# Extract to read
# Which kind of XL do you prefer as a passenger?



## imsam (Apr 10, 2017)

I drive an XL SUV myself. Sometimes, I feel bad when a bunch of people come in and they barely fit. Mine's basically the same size as Nissan Pathfinder or Toyota Highlander, so it's not a rare small 7 pax SUV.

Sometimes I think about if I were a pax, I would prefer to get a minivan if I ordered an XL. Does anyone else think of it that way too?

Honestly, most of the mainstream mid-size 7 pax SUVs don't have enough legroom in the 3rd row. I am not big myself but I would not want to be there for more than 30 minutes.


----------



## Kodyhead (May 26, 2015)

Minivans are cheaper for the driver to buy, and with 6 passengers have more luggage space compared to most suvs with third row up.

Best cars for riders using xl is Yukon xl, suburban escalades, expedition and navigator as they have plenty of space for passengers and luggage

My market most of these large SUV drivers also do xl so for the rider it's a discount if they get it through xl


----------



## imsam (Apr 10, 2017)

Kodyhead said:


> Minivans are cheaper for the driver to buy, and with 6 passengers have more luggage space compared to most suvs with third row up.

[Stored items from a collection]
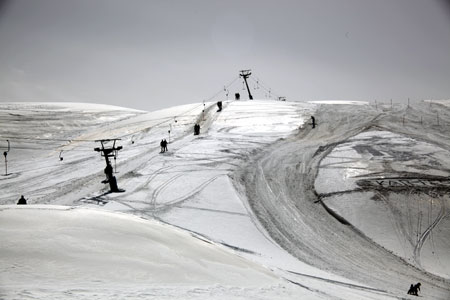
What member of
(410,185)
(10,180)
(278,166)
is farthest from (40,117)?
(410,185)

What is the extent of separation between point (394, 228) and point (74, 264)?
60.1 feet

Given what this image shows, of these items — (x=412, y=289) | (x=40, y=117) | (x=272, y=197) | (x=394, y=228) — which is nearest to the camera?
(x=412, y=289)

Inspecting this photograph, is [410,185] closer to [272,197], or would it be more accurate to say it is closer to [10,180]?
[272,197]

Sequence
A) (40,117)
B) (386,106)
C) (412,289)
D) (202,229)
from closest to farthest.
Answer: (412,289) < (202,229) < (386,106) < (40,117)

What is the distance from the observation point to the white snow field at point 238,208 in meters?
7.24

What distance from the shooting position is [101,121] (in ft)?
179

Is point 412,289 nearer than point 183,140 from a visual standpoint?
Yes

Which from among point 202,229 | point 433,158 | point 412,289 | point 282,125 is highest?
point 282,125

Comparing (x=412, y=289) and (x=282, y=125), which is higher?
(x=282, y=125)

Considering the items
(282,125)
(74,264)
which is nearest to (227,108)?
(282,125)

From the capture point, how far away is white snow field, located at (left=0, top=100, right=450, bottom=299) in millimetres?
7242

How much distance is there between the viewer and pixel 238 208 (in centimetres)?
1927

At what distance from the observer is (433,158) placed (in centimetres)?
2628

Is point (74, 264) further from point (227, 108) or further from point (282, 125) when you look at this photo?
point (227, 108)
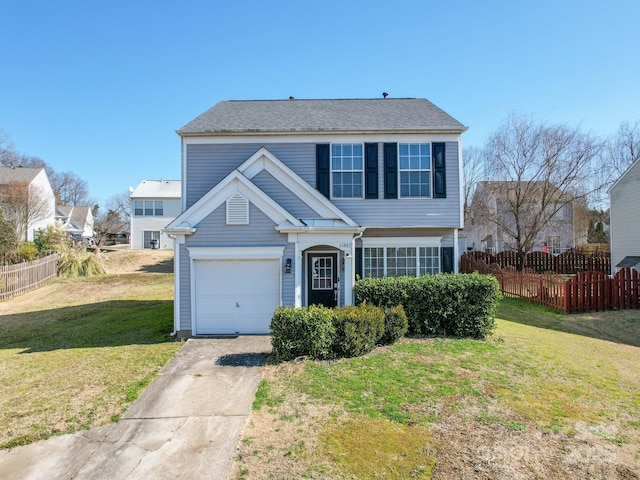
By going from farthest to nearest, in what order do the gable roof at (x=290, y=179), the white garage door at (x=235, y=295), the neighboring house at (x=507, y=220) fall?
the neighboring house at (x=507, y=220) → the gable roof at (x=290, y=179) → the white garage door at (x=235, y=295)

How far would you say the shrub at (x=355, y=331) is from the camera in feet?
27.5

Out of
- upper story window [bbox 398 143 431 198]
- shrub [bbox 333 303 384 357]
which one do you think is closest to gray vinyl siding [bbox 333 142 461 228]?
upper story window [bbox 398 143 431 198]

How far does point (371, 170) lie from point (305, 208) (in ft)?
8.66

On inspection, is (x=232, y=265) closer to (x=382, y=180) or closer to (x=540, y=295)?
(x=382, y=180)

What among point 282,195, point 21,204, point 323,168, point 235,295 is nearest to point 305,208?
point 282,195

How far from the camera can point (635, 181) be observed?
19.0 metres

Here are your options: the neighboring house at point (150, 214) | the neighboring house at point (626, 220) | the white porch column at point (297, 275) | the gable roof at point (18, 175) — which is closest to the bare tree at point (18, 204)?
the gable roof at point (18, 175)

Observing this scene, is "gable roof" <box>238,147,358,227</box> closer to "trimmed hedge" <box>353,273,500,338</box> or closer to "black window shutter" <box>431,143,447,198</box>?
"trimmed hedge" <box>353,273,500,338</box>

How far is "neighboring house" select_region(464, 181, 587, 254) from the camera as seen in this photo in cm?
2686

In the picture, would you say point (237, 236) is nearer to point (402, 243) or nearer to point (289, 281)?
point (289, 281)

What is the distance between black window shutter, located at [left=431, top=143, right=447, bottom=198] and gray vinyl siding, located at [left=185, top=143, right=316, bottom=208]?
3975mm

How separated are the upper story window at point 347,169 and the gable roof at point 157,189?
103 ft

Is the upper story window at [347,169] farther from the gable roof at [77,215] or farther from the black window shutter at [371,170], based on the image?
the gable roof at [77,215]

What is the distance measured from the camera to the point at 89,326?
42.2ft
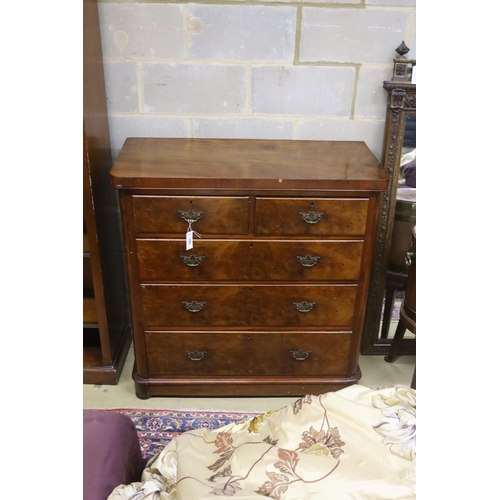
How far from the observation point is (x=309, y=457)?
88 centimetres

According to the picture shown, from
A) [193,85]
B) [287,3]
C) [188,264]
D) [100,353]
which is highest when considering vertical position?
[287,3]

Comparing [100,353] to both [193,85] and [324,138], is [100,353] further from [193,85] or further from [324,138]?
[324,138]

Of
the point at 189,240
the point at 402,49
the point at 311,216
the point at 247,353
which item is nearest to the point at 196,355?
the point at 247,353

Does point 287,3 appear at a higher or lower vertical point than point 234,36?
higher

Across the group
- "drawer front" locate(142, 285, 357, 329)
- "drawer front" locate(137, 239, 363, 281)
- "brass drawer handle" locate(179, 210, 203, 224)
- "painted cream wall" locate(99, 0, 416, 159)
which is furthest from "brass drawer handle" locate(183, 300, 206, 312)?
"painted cream wall" locate(99, 0, 416, 159)

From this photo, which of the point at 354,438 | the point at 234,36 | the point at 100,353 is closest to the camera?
the point at 354,438

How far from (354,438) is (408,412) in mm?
122

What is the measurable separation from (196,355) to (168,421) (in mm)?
299

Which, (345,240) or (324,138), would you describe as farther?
(324,138)

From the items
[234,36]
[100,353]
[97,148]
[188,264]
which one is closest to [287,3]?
[234,36]

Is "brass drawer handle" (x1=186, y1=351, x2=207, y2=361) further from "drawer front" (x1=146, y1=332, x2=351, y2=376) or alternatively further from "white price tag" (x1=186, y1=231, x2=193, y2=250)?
"white price tag" (x1=186, y1=231, x2=193, y2=250)

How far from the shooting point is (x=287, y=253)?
1.86 m

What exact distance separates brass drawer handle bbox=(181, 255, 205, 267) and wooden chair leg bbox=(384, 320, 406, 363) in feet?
3.38

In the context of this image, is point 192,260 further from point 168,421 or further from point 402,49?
point 402,49
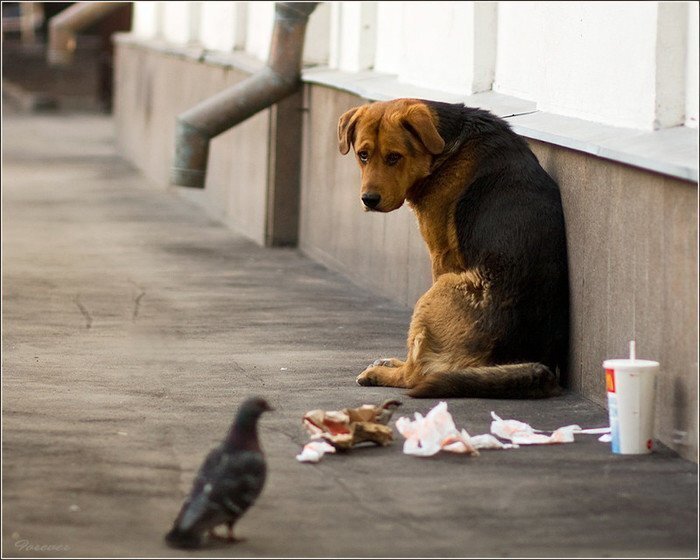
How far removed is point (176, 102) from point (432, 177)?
13.1 metres

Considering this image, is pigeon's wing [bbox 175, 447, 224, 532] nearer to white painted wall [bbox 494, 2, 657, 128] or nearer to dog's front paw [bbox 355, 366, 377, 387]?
dog's front paw [bbox 355, 366, 377, 387]

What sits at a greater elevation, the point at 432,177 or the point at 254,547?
the point at 432,177

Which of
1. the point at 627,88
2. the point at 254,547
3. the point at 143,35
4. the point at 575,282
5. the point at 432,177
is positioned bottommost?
the point at 254,547

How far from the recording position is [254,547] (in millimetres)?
5180

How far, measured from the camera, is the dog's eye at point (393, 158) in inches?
326

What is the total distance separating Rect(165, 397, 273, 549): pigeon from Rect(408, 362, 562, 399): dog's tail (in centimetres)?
248

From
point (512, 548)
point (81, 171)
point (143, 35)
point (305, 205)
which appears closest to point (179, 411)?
point (512, 548)

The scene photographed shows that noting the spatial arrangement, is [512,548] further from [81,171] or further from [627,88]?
[81,171]

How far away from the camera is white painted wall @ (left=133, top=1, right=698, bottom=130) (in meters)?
7.37

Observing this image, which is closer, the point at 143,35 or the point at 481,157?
the point at 481,157

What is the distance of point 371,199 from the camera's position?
27.3 feet

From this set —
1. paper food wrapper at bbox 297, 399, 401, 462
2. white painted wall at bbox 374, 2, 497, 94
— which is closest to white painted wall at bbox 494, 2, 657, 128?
white painted wall at bbox 374, 2, 497, 94

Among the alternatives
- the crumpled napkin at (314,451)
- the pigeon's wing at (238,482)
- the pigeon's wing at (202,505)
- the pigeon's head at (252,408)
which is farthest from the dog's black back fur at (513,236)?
the pigeon's wing at (202,505)

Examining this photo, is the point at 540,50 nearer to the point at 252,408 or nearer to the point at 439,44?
the point at 439,44
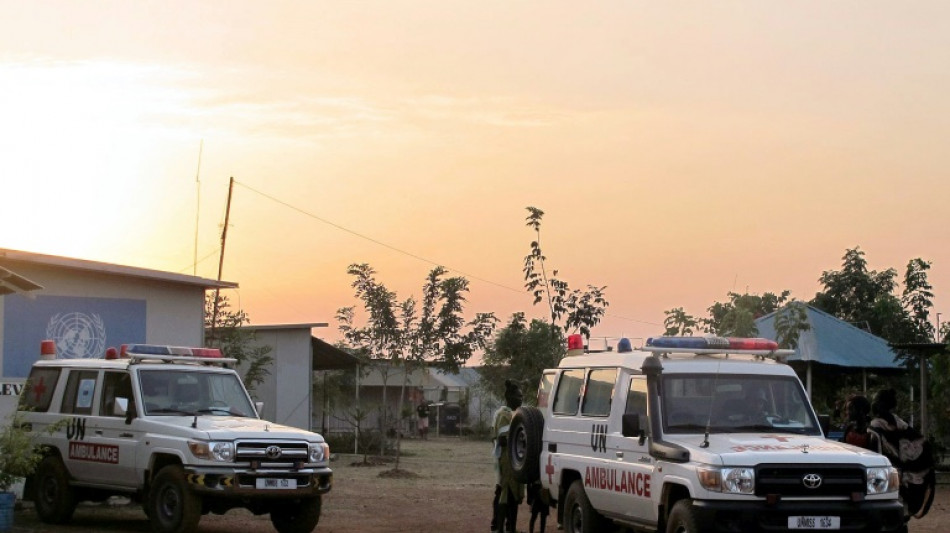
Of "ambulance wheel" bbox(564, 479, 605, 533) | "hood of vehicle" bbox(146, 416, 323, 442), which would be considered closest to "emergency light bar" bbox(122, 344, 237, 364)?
"hood of vehicle" bbox(146, 416, 323, 442)

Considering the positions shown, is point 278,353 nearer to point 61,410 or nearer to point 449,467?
point 449,467

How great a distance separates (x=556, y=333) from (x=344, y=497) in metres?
7.53

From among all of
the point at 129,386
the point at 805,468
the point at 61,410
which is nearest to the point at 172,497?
the point at 129,386

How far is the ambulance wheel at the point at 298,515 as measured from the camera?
623 inches

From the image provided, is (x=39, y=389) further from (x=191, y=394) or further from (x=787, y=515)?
(x=787, y=515)

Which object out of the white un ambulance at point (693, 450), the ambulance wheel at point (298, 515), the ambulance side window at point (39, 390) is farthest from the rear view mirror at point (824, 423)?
the ambulance side window at point (39, 390)

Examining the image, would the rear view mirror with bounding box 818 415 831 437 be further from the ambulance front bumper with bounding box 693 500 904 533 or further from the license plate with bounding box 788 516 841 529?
the license plate with bounding box 788 516 841 529

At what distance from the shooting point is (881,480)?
11.3m

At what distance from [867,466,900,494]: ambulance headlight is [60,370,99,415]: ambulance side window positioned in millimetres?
9608

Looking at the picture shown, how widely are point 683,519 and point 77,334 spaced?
42.3ft

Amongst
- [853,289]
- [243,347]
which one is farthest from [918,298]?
[243,347]

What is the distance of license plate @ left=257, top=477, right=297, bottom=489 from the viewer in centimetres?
1492

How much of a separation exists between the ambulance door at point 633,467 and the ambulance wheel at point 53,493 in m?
7.48

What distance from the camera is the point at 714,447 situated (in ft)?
37.2
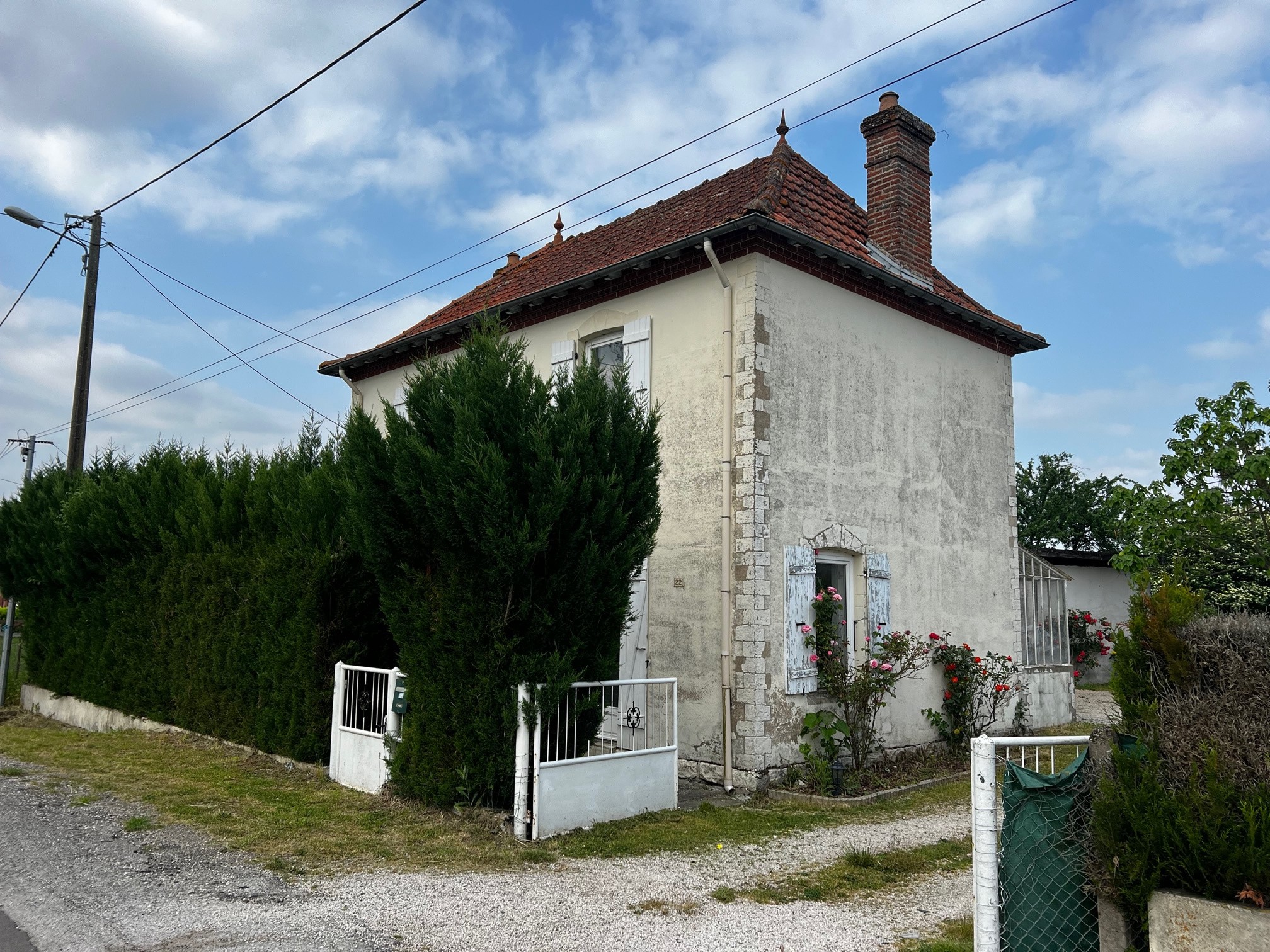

# The problem
Write out the passage of the forum thread on XL rides between "I drive an XL" and "(May 26, 2015)", inclusive.

# The solution
I drive an XL SUV myself. Sometimes, I feel bad when a bunch of people come in and they barely fit. Mine's basically the same size as Nissan Pathfinder or Toyota Highlander, so it's not a rare small 7 pax SUV.

Sometimes I think about if I were a pax, I would prefer to get a minivan if I ordered an XL. Does anyone else think of it that way too?

Honestly, most of the mainstream mid-size 7 pax SUVs don't have enough legroom in the 3rd row. I am not big myself but I would not want to be there for more than 30 minutes.


----------



## Kodyhead (May 26, 2015)